There is an interesting story from Polymarket worth noting. Six accounts managed to generate around $1.2 million by predicting a U.S. attack on Iran on 28 Februari. Bubblemaps, a blockchain analytics firm, detected a rather suspicious pattern from this activity.



What’s interesting is the timing. The wallets were newly created in February, funded within 24 hours before the attack actually took place, and immediately bought Yes positions on the prediction contract. One account even purchased more than 560,000 shares at about 10,8 cents per share— a position that ultimately paid nearly $560,000 when the market settled at $1. Another account bought nearly 150,000 shares at 20 cents. All accounts had only one activity: this bet.

Bubblemaps also made a visualization showing these six wallets grouped together and funded through similar routes. This clearly isn’t a coincidence. The attack itself triggered a significant market reaction—bitcoin’s price fell while oil futures on Hyperliquid rose, consistent with expectations regarding the impact of regional conflict.

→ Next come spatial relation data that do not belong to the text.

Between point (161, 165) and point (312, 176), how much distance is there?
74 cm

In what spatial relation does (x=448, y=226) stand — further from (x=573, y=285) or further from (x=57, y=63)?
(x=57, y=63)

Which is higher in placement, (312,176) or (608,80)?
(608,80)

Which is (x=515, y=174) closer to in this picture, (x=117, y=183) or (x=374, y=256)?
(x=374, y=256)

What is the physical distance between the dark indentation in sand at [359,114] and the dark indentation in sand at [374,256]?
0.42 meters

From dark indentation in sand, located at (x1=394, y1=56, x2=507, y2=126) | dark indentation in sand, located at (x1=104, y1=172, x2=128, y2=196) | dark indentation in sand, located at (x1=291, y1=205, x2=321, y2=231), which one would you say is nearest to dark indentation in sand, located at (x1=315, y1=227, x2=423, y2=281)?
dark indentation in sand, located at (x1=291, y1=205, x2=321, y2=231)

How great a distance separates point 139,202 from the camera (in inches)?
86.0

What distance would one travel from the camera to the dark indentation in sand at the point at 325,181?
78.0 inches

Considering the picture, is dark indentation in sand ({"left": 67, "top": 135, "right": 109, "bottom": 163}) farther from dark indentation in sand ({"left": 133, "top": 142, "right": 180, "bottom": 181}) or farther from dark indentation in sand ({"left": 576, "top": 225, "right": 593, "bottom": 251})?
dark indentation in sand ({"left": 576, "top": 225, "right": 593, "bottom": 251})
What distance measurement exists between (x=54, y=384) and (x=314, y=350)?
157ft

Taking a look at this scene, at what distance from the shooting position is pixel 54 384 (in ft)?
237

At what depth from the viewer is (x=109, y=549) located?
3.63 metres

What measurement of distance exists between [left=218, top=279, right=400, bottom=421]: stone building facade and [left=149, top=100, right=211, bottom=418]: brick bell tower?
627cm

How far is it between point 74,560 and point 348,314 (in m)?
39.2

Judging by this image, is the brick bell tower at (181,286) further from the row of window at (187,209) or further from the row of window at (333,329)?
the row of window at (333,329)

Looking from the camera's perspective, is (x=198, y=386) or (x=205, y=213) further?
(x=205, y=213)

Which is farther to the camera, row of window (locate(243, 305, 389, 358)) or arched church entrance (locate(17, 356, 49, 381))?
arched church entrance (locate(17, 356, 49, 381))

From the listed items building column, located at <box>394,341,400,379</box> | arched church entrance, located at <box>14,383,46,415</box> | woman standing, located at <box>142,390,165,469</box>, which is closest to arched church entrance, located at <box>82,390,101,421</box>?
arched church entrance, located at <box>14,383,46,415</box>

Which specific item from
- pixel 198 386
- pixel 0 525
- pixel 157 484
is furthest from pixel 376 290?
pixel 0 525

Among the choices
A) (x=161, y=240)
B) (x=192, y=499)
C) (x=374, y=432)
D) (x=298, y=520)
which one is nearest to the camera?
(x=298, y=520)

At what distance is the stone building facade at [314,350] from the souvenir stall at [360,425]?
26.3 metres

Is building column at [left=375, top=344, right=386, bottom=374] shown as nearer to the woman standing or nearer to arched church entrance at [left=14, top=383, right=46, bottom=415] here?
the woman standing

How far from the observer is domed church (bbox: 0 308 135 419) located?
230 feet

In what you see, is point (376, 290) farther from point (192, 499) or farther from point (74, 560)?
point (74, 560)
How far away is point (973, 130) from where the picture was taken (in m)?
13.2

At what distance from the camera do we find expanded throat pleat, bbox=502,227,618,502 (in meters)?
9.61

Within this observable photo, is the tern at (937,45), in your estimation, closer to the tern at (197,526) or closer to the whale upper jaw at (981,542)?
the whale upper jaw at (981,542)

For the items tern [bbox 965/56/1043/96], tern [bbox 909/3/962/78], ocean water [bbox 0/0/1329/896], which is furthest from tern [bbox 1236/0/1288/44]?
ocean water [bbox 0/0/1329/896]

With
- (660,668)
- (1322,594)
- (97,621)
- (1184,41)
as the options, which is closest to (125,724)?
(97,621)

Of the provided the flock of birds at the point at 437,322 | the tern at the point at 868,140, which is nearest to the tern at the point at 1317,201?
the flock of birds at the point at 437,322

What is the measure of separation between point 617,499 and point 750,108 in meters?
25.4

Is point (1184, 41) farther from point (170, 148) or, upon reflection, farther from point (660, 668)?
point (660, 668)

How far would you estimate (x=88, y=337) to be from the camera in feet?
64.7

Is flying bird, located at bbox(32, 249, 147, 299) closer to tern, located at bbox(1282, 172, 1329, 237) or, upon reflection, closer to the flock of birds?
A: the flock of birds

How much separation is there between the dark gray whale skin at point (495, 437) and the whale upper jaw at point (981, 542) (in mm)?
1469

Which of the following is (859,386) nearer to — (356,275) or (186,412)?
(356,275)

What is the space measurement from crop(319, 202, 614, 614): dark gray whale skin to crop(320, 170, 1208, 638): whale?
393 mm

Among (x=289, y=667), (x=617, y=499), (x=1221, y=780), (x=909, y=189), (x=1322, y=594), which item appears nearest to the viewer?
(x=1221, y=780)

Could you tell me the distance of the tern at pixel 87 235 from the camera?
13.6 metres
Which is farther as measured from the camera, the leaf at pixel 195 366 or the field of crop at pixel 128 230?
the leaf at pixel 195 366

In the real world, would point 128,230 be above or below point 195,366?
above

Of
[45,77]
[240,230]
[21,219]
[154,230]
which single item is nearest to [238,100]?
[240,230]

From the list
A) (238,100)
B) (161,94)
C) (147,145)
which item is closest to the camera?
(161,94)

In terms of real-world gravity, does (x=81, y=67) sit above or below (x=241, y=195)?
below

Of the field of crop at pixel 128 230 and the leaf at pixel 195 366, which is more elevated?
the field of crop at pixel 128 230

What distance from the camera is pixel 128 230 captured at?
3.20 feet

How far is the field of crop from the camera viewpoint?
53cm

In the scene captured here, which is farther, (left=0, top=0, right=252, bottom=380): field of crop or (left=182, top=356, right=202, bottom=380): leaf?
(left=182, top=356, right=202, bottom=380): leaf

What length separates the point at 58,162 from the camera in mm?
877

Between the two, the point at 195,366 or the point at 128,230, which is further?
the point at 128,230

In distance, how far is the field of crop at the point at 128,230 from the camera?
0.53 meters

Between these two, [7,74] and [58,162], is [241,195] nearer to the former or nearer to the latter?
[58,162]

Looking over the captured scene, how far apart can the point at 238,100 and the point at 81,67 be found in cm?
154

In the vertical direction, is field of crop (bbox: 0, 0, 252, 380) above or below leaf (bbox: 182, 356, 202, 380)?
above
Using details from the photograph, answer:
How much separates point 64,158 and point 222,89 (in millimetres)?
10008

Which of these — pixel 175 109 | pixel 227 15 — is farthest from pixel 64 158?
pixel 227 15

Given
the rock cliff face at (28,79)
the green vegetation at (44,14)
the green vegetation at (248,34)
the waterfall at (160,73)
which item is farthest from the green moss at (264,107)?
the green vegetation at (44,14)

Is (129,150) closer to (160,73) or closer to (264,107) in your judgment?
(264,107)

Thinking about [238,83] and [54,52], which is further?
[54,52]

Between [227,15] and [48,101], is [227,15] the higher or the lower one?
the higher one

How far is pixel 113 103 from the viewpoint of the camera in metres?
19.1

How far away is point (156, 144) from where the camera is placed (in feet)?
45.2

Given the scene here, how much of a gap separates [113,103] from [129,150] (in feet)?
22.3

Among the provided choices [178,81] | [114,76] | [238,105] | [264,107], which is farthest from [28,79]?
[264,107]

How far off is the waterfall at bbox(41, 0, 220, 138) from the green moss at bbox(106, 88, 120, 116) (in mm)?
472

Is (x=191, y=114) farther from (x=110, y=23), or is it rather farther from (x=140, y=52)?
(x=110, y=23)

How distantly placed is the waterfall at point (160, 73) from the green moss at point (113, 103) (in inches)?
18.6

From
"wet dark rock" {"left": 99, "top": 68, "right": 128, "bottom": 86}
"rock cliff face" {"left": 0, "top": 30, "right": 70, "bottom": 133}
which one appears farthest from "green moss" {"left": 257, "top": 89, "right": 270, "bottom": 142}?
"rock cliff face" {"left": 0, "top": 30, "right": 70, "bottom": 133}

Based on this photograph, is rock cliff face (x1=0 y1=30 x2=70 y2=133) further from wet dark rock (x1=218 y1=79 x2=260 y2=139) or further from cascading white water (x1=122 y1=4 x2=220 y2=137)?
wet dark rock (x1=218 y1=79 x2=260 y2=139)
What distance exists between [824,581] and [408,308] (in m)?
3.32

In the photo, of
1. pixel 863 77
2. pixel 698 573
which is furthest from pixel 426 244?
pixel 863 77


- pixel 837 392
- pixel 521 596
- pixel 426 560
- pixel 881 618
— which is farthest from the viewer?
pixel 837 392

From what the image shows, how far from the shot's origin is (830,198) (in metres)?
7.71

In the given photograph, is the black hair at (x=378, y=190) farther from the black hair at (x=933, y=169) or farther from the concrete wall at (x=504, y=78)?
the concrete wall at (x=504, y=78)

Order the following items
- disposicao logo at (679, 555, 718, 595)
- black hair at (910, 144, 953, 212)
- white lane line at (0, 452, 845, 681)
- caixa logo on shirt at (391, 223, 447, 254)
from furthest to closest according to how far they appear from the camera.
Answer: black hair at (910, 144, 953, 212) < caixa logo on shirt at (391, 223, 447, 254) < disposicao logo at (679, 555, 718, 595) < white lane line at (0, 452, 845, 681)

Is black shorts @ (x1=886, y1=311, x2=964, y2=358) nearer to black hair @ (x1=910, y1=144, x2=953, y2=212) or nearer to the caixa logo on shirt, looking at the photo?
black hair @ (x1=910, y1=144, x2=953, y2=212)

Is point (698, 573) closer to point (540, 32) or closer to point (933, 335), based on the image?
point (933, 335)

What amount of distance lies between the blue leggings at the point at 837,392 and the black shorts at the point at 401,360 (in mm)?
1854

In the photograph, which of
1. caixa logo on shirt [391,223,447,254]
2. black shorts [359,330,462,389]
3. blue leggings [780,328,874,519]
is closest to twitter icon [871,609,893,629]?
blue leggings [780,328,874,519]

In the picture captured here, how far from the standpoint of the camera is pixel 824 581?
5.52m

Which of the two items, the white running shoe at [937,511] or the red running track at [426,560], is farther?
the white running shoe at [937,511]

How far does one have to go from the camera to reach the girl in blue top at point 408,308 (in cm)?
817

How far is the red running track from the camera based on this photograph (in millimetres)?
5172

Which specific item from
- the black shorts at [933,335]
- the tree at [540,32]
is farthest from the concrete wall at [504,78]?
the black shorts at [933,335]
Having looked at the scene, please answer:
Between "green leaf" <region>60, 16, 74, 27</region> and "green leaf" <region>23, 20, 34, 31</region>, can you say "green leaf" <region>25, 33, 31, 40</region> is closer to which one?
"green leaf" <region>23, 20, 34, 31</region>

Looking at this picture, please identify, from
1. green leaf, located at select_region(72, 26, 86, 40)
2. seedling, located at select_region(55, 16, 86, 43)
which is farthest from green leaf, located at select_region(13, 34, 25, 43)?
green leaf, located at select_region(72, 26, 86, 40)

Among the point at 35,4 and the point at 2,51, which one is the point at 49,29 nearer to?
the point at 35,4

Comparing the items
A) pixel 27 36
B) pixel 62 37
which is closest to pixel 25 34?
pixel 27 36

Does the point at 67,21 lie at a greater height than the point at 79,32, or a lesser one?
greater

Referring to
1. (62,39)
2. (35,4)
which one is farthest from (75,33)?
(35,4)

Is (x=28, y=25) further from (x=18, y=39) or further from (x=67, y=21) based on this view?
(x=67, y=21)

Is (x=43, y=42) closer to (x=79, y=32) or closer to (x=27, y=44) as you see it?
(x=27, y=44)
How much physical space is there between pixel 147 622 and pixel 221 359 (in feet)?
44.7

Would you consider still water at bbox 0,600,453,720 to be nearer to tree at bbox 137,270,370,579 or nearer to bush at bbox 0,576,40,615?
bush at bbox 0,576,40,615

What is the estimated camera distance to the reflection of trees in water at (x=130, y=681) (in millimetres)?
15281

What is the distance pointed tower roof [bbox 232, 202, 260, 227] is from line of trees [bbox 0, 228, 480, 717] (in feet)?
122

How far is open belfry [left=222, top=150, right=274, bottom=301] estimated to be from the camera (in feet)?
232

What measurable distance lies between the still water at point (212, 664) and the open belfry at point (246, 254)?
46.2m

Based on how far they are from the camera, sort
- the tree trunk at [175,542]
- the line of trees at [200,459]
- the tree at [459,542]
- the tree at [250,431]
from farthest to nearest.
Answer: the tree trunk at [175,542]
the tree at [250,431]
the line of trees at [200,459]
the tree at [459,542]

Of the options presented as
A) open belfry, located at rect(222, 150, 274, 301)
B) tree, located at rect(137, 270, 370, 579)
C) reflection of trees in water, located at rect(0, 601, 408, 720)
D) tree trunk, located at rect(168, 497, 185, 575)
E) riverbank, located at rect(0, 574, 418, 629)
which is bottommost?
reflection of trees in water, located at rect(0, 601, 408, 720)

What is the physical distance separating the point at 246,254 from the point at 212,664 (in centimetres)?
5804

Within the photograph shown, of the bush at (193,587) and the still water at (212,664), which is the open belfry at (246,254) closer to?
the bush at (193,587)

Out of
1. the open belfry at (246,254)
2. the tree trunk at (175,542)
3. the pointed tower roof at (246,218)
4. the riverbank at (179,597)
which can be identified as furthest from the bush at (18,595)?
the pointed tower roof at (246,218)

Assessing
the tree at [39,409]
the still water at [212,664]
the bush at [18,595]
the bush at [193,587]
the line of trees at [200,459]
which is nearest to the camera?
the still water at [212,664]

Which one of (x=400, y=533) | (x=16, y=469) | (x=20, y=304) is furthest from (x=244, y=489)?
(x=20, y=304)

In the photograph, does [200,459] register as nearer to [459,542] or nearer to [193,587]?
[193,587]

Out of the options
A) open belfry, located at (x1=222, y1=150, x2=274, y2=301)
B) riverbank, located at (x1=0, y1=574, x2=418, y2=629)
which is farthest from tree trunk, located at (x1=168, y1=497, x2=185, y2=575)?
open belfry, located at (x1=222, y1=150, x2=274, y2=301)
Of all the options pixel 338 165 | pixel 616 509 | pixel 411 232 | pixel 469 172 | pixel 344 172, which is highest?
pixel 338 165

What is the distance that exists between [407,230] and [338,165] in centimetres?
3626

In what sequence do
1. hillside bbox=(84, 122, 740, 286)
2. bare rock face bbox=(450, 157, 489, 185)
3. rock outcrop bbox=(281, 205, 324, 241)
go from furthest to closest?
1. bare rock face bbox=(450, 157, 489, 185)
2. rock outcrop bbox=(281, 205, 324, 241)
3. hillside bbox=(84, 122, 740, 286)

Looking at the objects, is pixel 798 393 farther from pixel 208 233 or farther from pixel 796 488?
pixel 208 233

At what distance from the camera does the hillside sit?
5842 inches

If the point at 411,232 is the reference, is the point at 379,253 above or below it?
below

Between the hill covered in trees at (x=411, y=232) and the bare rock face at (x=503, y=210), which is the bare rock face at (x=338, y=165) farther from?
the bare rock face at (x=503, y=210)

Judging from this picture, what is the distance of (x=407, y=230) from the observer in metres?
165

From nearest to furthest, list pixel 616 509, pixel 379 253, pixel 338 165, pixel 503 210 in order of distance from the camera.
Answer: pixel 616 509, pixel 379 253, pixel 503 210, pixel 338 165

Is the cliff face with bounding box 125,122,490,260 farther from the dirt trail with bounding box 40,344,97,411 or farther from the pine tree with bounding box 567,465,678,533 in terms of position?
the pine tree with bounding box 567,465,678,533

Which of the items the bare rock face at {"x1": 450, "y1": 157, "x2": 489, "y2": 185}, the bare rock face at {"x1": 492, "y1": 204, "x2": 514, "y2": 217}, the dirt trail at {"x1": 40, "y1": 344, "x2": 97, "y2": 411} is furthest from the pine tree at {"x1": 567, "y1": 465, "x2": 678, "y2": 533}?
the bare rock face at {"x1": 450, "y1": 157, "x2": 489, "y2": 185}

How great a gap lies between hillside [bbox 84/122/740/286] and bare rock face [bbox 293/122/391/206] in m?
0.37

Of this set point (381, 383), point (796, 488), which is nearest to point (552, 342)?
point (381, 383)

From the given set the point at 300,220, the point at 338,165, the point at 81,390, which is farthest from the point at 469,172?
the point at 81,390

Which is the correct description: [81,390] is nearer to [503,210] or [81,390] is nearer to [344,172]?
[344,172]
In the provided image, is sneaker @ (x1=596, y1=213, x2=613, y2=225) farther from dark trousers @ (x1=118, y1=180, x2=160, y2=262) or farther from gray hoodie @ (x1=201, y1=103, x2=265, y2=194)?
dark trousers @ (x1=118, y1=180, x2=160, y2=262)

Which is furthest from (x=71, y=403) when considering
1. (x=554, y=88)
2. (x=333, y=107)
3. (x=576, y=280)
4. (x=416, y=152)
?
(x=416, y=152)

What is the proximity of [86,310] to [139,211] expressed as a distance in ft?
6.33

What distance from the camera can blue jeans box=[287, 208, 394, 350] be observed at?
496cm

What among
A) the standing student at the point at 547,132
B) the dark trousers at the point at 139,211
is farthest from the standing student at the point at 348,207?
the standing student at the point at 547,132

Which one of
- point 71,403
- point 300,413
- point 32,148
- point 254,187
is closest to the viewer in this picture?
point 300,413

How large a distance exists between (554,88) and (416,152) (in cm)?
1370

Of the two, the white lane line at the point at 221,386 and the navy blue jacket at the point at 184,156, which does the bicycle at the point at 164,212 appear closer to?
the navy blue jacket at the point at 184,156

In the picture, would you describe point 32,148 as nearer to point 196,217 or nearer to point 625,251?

Most interesting of all is the regulatory context. The week before, Kalshi (kompetitor Polymarket) had already detained and fined two users for insider trading, including a visual editor for Beast Games who was suspected of trading based on knowledge of event results that had not been published. Kalshi said it had investigated about 200 cases and had more than a dozen active investigations.

The CFTC itself has already issued an advisory about the potential violation of insider trading in event contracts. Trading volume on the 28 Februari contract reached nearly $90 million—part of more than $529 million total wagered in markets related to this since December. With trading volume that high over the contract, suspicious activity should have been easy to detect.

This isn’t the first case. Recently, Polymarket traders also appeared to have engaged in insider trading in a market designed to catch insider trading itself. When blockchain investigator ZachXBT revealed that he would publish findings about the crypto platform ( ternyata Axiom, where employees are allegedly using unpublished information), some parties clearly already knew the answer. Lookonchain identified 12 aggressive wallets placing bets on Axiom before the announcement.

How insider trading works in these prediction markets shows a real regulatory gap. Kalshi has been proactive—banning employees for two years and fining more than $20,000 for a single case. But Polymarket still seems to lack enforcement as strong as that. This will be a serious test case for how regulators oversee insider activity in the rapidly evolving prediction market ecosystem.